PASSAGE:
-=-=-

Therefore, research should compare and evaluate the performance of SVM, KNN, RF, decision trees (DT) and MLP for forest land resource information acquisition methods in the south of Genhe City (Located in Inner Mongolia Autonomous Region, China) using the new satellite data and Sentinel-2 images. The objectives of this study are: (i) to evaluate the performance of the five classifiers, SVM, KNN, RF, DT and MLP, when applied to a Sentinel-2 image and (ii) to assess the effects of the spectral reflectance, vegetation index characteristics and image texture characteristics on the accuracy of the forest resource information extraction results of the five aforementioned classifiers.

2. Materials and Methods

2.1. Study Area

Genhe City is a county-level city in the north of Hulunbeir City, the Inner Mongolia Autonomous Region, located in the northern section of the Great Khingan Mountains. It has one of the highest latitudes of all cities in China, and is also the county-levelcity with the lowest average temperature in China. The resources of Genhe City are mainly forest resources, with a forest coverage rate of 91.7% and a forest area of 1.745 million hm². Pinus sylvestris var.mongolica, Larix gmelinii and Betula platyphylla are the main tree species in the area. The core area of this study is rectangular (50°59′–50°52′ N, 121°24′–121°35′ E), and it includes the first forest ecological observation station in Inner Mongolia’s “Greater Khingan Mountains Forest Climate Ecological Observation Station”, which is located in the south of Genhe City (Figure 1). The study area mainly includes six typical classes: broad-leaved forests, shrubland, barren land, impervious surface, grasslands and coniferous forests.

2.2. Data Used

The multispectral image data used in this study are from the Sentinel-2 platform, downloaded from the ESA Copernicus Data Center (https://scihub.copernicus.eu, accessed on 1 September 2022). The satellite revisit period was 5 days. The width was 290 km, covering 13 spectral bands from visible light to short-wave infrared, with a spatial resolution of up to 10 m [27]. This paper selects the L2A-level data product of Sentinel-2 located in Genhe City (1 September 2022) as the research area. The geographic coordinate system used was UTM/WGS84. Due to image distortion problems caused by remote sensors, sun height, atmospheric scattering, etc., the reflectivity data of the lower atmosphere in the study area can be directly obtained. In this paper, the three bands unrelated to vegetation growth (Band-1, Band-9 and Band-10) were removed. For the image data of the remaining bands, the sen2cor tool provided by ESA was used to preprocess the image, by using radiometric calibration, atmospheric correction, resampling, format conversion, and band synthesis. Multispectral data with a resolution of 10 m were generated, and spatial registration and vector clipping were performed in the ENVI software. The parameter information of each band is shown in Table 1.

2.3. Feature Setting

The categorical features in this study were divided into three groups:

(1) Multispectral features of Sentinel-2 images (Mul); (2) Combined characteristics of Multispectral features and vegetation index characteristics (Mul-vegetation); and (3) Combination of multispectral features and texture features of Grey-Level Cooccurrence Matrix (Mul-GLCM). Based on the above three sets of characteristics, the performance of four machine learning algorithms, SVM, KNN, RF, DT and MLP, in the extraction of forest resources information was explored.

-=-=-

STORED DATA:
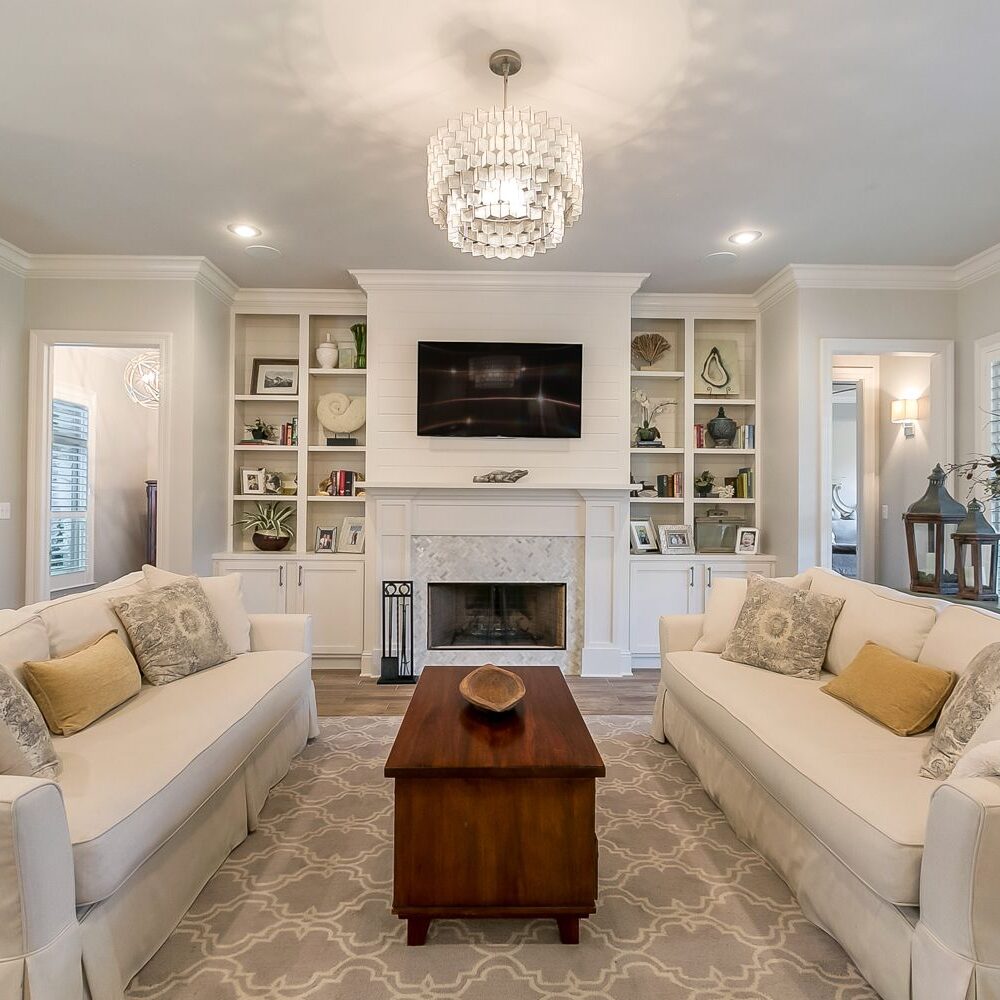 A living room with two couches and a fireplace.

-=-=-

CHECK YOUR UNDERSTANDING:
1/ Decide whether each statement agrees with the Genhe City study. Answer yes or no for each, quoting the deciding words of the text.
(a) Genhe City's forest coverage rate is above 90 percent.
(b) The satellite revisit period was 10 days.
(c) Band-9 was kept for the analysis.
2/ Please write out the stretch of the Genhe City study from "The categorical features" through "information was explored.".

RESPONSES:
1/
(a) Yes: "with a forest coverage rate of 91.7%"
(b) No: "The satellite revisit period was 5 days."
(c) No: "the three bands unrelated to vegetation growth (Band-1, Band-9 and Band-10) were removed"

2/
The categorical features in this study were divided into three groups:

(1) Multispectral features of Sentinel-2 images (Mul); (2) Combined characteristics of Multispectral features and vegetation index characteristics (Mul-vegetation); and (3) Combination of multispectral features and texture features of Grey-Level Cooccurrence Matrix (Mul-GLCM). Based on the above three sets of characteristics, the performance of four machine learning algorithms, SVM, KNN, RF, DT and MLP, in the extraction of forest resources information was explored.